Tugas: Kutip kata demi kata bagian teks sumber di bawah, mulai dari "1. Suatu hari, sehabis" dan berakhir pada "hal itu terjadi.".

Teks Sumber:
# # # # #

1. Suatu hari, sehabis hujan, Yesus keluar dari rumah dimana ibunya berada dan bermain di tanah di mana air mengalir turun.  Dan setelah membuat kolam, air mengalir turun dan kolam-kolam itu penuh dengan air. Kemudian dia berkata, "Aku berharap agar  air ini menjadi air murni dan bermanfaat". Dan seketika itu juga hal itu terjadi.
2 Kemudian datanglah anak Hanas, ahli Taurat itu, dan dengan mengambil sebatang  kayu dedalu, ia merusak kolam-kolam itu dengan kayu itu, dan airnya pun mengalir keluar. Lalu Yesus berpaling dan berkata kepadanya,  "Hai orang fasik dan durhaka! Apa kesalahn kolam-kolam itu terhadapmu? Dan  mengapa kamu mengosongkannya? Engkau tidak boleh lagi menempuh jalanmu, kamu akan kering seperti kayu yang kamu pegang."

# # # # #

Cuplikan Data:
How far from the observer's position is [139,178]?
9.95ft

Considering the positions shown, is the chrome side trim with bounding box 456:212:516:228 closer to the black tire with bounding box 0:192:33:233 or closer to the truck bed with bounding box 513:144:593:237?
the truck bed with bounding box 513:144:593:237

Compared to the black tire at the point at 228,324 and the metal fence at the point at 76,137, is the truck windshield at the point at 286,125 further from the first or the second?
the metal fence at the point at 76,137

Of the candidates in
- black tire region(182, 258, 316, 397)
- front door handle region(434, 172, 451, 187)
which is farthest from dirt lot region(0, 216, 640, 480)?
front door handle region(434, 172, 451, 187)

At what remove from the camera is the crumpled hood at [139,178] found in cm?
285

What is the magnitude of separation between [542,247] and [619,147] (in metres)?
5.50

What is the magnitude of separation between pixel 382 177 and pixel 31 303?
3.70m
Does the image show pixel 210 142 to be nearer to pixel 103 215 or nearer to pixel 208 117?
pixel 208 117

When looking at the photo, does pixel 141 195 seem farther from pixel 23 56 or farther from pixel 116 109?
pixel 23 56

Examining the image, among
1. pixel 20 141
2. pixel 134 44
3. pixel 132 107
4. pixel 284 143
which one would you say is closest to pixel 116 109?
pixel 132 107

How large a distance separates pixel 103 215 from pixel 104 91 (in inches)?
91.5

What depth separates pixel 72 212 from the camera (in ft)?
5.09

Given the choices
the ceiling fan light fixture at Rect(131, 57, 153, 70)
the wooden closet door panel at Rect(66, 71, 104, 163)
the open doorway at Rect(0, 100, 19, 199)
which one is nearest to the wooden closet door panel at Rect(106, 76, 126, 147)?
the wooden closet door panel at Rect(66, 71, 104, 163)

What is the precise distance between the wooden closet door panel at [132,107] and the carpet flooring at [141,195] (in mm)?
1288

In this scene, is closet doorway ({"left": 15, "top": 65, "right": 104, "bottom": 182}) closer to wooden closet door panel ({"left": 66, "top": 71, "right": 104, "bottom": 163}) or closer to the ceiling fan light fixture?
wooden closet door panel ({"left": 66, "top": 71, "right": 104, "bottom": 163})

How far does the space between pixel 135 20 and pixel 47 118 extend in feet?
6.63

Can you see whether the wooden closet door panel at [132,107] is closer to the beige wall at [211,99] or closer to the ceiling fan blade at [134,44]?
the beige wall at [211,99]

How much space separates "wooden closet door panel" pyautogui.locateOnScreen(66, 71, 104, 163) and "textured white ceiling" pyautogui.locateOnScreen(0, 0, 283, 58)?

# # # # #

Jawaban Tertulis:
1. Suatu hari, sehabis hujan, Yesus keluar dari rumah dimana ibunya berada dan bermain di tanah di mana air mengalir turun.  Dan setelah membuat kolam, air mengalir turun dan kolam-kolam itu penuh dengan air. Kemudian dia berkata, "Aku berharap agar  air ini menjadi air murni dan bermanfaat". Dan seketika itu juga hal itu terjadi.